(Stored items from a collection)
──────────────────────────────
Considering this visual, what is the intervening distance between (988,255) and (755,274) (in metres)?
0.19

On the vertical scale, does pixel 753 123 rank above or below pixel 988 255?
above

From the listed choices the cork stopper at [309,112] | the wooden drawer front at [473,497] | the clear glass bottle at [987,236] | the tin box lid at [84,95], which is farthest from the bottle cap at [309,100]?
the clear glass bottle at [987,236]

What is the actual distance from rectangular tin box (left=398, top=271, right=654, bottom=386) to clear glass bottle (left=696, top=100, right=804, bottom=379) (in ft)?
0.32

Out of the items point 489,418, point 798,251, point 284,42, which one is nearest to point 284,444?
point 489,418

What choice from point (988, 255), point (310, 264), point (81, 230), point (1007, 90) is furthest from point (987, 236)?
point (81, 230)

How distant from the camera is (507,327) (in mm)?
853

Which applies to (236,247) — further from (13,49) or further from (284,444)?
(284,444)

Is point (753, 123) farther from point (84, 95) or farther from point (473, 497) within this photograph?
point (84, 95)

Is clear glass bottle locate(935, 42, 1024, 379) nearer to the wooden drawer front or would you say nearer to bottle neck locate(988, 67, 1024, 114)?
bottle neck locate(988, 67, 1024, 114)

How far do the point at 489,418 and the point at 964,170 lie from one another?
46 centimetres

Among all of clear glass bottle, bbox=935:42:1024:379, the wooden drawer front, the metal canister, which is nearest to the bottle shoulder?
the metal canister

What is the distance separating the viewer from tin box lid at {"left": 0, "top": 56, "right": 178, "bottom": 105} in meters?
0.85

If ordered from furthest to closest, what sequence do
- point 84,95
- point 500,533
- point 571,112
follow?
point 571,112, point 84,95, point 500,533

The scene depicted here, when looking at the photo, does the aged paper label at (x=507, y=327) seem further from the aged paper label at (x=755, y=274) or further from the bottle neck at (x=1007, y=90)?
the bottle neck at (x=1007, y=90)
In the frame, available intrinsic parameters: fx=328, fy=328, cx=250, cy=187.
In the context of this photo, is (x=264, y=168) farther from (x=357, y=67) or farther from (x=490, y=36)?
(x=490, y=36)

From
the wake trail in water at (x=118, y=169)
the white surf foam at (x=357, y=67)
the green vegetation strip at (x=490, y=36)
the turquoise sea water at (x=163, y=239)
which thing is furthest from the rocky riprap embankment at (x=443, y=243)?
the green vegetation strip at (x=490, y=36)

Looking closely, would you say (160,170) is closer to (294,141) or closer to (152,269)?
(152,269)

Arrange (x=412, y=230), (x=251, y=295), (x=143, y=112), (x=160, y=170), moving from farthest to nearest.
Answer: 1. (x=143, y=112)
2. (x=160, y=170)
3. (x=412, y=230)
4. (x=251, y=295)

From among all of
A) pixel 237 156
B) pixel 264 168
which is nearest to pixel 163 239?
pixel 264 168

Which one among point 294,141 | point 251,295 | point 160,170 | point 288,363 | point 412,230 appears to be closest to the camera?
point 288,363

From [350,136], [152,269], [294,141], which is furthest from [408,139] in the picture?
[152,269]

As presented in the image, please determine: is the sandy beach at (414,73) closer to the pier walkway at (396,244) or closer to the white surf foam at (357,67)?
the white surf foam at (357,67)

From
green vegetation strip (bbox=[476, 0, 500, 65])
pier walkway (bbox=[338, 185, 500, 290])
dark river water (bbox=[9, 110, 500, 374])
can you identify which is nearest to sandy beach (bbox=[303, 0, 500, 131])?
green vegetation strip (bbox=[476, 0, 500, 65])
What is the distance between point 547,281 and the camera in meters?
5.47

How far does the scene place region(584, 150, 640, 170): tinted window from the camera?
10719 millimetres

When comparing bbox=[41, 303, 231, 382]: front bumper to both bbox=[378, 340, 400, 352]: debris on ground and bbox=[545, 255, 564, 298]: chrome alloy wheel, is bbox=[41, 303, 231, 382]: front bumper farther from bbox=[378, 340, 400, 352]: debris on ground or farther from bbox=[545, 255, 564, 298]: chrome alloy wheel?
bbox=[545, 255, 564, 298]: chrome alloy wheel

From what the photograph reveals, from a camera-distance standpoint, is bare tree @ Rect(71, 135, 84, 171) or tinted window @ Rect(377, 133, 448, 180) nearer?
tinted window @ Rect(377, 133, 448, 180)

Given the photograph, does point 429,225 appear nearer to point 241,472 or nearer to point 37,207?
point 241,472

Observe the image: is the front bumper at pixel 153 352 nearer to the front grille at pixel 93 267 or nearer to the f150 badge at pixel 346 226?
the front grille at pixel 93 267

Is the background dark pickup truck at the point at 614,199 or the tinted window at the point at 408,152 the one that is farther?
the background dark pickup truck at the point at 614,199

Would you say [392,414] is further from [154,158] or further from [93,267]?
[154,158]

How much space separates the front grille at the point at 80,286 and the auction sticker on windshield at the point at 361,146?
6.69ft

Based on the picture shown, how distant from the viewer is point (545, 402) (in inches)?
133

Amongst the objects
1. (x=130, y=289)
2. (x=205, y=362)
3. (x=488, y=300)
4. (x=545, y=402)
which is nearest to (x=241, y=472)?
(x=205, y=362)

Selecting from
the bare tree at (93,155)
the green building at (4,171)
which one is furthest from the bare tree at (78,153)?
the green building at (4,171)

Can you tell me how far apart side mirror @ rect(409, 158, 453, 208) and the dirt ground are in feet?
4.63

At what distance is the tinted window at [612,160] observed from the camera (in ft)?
──────────────────────────────
• [Exercise directions]: Word for word, extract all the records.

• [Full answer]:
Considering this visual, what is the intervening distance between (988,255) and (755,274) (in metres)?
0.19

On the vertical scale, does pixel 753 123 rank above or below pixel 988 255?
above

From the listed choices the cork stopper at [309,112] | the wooden drawer front at [473,497] | the clear glass bottle at [987,236] | the tin box lid at [84,95], which is farthest from the bottle cap at [309,100]?
the clear glass bottle at [987,236]

What is the actual distance from rectangular tin box (left=398, top=271, right=654, bottom=386) to clear glass bottle (left=696, top=100, right=804, bottom=379) (in ft)?
0.32

Out of the items point 489,418, point 798,251, point 284,42, which one is nearest to point 284,444?
point 489,418

What choice from point (988, 255), point (310, 264), point (81, 230), point (1007, 90) is furthest from point (987, 236)?
point (81, 230)

How distant from the camera is (507,327) (in mm)?
853

Which applies to (236,247) — further from (13,49) or further from (284,444)?
(284,444)

Is point (753, 123) farther from point (84, 95) or farther from point (473, 497) within this photograph?
point (84, 95)

Is clear glass bottle locate(935, 42, 1024, 379) nearer to the wooden drawer front or would you say nearer to bottle neck locate(988, 67, 1024, 114)?
bottle neck locate(988, 67, 1024, 114)

How far do the point at 489,418 and the point at 964,170 lie from one another?
46 centimetres

Among all of clear glass bottle, bbox=935:42:1024:379, the wooden drawer front, the metal canister, which is nearest to the bottle shoulder?
the metal canister

What is the distance separating the viewer from tin box lid at {"left": 0, "top": 56, "right": 178, "bottom": 105} in meters?
0.85

If ordered from furthest to closest, what sequence do
- point 84,95
- point 500,533
- point 571,112
follow?
point 571,112, point 84,95, point 500,533

The scene depicted here, when looking at the photo, does the aged paper label at (x=507, y=327) seem further from the aged paper label at (x=755, y=274) or further from the bottle neck at (x=1007, y=90)?
the bottle neck at (x=1007, y=90)
In the frame, available intrinsic parameters: fx=328, fy=328, cx=250, cy=187.
In the context of this photo, is (x=264, y=168) farther from (x=357, y=67) or farther from (x=490, y=36)?
(x=490, y=36)

From
the wake trail in water at (x=118, y=169)
the white surf foam at (x=357, y=67)
the green vegetation strip at (x=490, y=36)
the turquoise sea water at (x=163, y=239)
which thing is furthest from the rocky riprap embankment at (x=443, y=243)?
the green vegetation strip at (x=490, y=36)

Looking closely, would you say (160,170) is closer to (294,141) or closer to (152,269)?
(152,269)

Arrange (x=412, y=230), (x=251, y=295), (x=143, y=112), (x=160, y=170), moving from farthest to nearest.
Answer: 1. (x=143, y=112)
2. (x=160, y=170)
3. (x=412, y=230)
4. (x=251, y=295)

From among all of
A) pixel 237 156
B) pixel 264 168
which is nearest to pixel 163 239?
pixel 264 168

Which one among point 294,141 | point 251,295 | point 160,170 | point 288,363 | point 412,230 appears to be closest to the camera?
point 288,363

From [350,136], [152,269], [294,141], which is furthest from [408,139] in the picture?
[152,269]

As presented in the image, please determine: is the sandy beach at (414,73) closer to the pier walkway at (396,244) or closer to the white surf foam at (357,67)?
the white surf foam at (357,67)

From
green vegetation strip (bbox=[476, 0, 500, 65])
pier walkway (bbox=[338, 185, 500, 290])
dark river water (bbox=[9, 110, 500, 374])
can you identify which is nearest to sandy beach (bbox=[303, 0, 500, 131])?
green vegetation strip (bbox=[476, 0, 500, 65])
What is the distance between point 547,281 and the camera in meters?
5.47

How far does the scene place region(584, 150, 640, 170): tinted window from the camera?
10719 millimetres

When comparing bbox=[41, 303, 231, 382]: front bumper to both bbox=[378, 340, 400, 352]: debris on ground and bbox=[545, 255, 564, 298]: chrome alloy wheel, is bbox=[41, 303, 231, 382]: front bumper farther from bbox=[378, 340, 400, 352]: debris on ground or farther from bbox=[545, 255, 564, 298]: chrome alloy wheel?
bbox=[545, 255, 564, 298]: chrome alloy wheel

From what the photograph reveals, from a camera-distance standpoint, is bare tree @ Rect(71, 135, 84, 171) or tinted window @ Rect(377, 133, 448, 180) nearer?
tinted window @ Rect(377, 133, 448, 180)

Given the photograph, does point 429,225 appear nearer to point 241,472 or nearer to point 37,207?
point 241,472

Observe the image: is the front bumper at pixel 153 352 nearer to the front grille at pixel 93 267 or nearer to the f150 badge at pixel 346 226?
the front grille at pixel 93 267

Is the background dark pickup truck at the point at 614,199 or the tinted window at the point at 408,152 the one that is farther?
the background dark pickup truck at the point at 614,199

Would you say [392,414] is further from [154,158] or further from [93,267]?
[154,158]

How much space separates the front grille at the point at 80,286 and the auction sticker on windshield at the point at 361,146?
6.69ft

Based on the picture shown, how distant from the viewer is point (545, 402) (in inches)?
133

Amongst the objects
1. (x=130, y=289)
2. (x=205, y=362)
3. (x=488, y=300)
4. (x=545, y=402)
which is nearest to (x=241, y=472)?
(x=205, y=362)

Selecting from
the bare tree at (93,155)
the green building at (4,171)
which one is furthest from the bare tree at (78,153)?
the green building at (4,171)

Can you tell me how far apart side mirror @ rect(409, 158, 453, 208) and the dirt ground are in feet?
4.63

At what distance is the tinted window at [612,160] observed from the camera (in ft)?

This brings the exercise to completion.